I. F. Stone was a Jeffersonian Marxist. By that one means that he believed in Jefferson’s statement that he would rather live in a society without government but with a free press than live in a society in which there was a government but no free press. Thank about that–a Marxist state with a free press. That’s never been tried before and is probably possible only within a subset of our current population–a rather small subset. Stone believed in common social goals and aspirations. He loved the FDR period and contributed writings to promote the implementation of the New Deal (he wrote a book for FDR explaining how the courts were denying the New Deal legislation to go through and criticizing them for it, though he was not in favor of stacking the court, as FDR tried to do). Izzy Stone applauded the New Deal era in which the pursuit of social justice had become a political objective and he would have spoken out vociferously against the erosion of those ideals through Reaganomics and beyond. He was also a visionary who saw conflicts in terms of their human, social impact and not the geopolitical forces that created them. He visited the Middle East right after WW II and was in favor of a home for the displaced European Jews, but he believed that the best possible solution for the region was a state in which governance was shared between the Palestinians and the Jews. Where would we be today in the Middle East if that formula had been implemented?

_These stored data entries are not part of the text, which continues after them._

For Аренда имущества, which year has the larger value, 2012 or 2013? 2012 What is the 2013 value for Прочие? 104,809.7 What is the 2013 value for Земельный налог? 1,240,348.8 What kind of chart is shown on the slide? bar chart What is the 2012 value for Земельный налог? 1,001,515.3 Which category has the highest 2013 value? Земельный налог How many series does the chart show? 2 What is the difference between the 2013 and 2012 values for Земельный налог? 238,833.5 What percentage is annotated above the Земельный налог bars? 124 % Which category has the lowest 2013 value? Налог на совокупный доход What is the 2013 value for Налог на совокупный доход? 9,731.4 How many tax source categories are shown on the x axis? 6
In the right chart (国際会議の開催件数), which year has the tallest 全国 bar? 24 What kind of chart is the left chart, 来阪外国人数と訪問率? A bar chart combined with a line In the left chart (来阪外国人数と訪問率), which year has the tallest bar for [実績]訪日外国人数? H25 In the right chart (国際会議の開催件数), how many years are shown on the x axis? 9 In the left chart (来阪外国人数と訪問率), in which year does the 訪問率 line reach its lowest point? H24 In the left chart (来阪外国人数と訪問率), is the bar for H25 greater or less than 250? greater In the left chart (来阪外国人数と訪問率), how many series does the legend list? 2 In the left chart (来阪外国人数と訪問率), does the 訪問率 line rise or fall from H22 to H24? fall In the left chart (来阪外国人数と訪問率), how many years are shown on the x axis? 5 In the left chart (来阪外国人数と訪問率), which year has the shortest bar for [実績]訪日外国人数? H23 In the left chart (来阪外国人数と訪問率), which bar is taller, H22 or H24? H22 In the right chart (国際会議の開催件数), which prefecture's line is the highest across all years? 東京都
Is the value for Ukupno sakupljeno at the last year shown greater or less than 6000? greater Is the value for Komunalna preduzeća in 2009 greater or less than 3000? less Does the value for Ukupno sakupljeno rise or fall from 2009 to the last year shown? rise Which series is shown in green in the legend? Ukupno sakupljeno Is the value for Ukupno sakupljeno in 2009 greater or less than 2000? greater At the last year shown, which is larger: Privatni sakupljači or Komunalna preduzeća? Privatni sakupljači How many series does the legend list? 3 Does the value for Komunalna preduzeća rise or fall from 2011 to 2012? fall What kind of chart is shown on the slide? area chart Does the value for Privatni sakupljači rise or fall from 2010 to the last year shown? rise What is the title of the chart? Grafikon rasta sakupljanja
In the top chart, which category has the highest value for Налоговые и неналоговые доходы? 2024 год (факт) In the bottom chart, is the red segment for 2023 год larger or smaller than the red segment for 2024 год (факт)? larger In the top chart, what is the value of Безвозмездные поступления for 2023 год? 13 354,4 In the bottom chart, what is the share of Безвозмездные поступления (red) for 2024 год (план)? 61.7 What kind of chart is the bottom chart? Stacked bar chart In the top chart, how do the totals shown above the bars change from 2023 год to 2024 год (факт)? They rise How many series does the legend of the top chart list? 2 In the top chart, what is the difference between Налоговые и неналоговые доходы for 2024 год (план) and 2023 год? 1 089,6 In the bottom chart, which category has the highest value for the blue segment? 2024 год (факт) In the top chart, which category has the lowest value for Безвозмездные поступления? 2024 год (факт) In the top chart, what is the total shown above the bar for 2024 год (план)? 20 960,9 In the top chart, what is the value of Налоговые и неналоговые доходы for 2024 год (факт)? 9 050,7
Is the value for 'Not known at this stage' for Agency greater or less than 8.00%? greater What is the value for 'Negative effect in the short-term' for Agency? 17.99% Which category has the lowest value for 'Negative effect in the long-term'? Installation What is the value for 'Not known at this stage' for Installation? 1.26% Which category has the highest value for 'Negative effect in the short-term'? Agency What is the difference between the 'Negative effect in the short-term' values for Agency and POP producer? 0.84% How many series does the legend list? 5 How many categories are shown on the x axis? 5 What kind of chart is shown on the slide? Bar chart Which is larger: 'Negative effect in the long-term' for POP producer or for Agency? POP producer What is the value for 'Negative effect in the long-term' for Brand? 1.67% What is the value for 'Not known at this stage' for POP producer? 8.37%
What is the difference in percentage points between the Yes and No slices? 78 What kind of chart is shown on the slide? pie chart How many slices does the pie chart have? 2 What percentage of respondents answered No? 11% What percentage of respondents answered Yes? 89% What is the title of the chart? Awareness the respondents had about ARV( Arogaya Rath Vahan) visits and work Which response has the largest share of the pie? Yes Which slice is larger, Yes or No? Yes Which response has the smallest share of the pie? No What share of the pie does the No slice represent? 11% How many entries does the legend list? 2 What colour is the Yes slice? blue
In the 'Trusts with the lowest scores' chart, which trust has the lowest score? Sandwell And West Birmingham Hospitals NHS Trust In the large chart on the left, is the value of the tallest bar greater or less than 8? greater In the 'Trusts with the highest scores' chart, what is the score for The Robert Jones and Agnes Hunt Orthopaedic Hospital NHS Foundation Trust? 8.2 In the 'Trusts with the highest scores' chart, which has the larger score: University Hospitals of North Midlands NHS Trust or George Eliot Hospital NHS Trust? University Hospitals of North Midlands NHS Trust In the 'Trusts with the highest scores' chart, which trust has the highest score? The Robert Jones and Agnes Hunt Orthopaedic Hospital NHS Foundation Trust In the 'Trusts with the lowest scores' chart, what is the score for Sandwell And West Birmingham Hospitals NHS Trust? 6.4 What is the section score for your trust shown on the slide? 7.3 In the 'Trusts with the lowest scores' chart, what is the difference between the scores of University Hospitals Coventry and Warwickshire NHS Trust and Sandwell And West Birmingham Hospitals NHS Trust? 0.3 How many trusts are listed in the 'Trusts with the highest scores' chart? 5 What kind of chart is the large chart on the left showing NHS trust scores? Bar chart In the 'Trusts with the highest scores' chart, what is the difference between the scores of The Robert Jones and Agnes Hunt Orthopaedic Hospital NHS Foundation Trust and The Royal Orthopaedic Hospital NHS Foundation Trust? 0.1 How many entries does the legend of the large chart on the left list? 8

I.F. Stone has a website where you can read and download one of his Weekly publications. His biography, written by D.D. Guttenplan has moved to the top of my long reading list. In a 2000 poll of journalists, when asked what were the top 100 most influential publications of the 20th Century, I.F. Stone’s Weekly was ranked 16th. Not bad for a publication that he basically put out himself. Last year, the Nieman Foundation at Harvard University announced plans to award an annual “I.F. Stone Medal for Journalistic Independence,” designed to stimulate a resurgence of independent journalism, something desperately lacking in our nation. I don’t think blogging alone can get it done.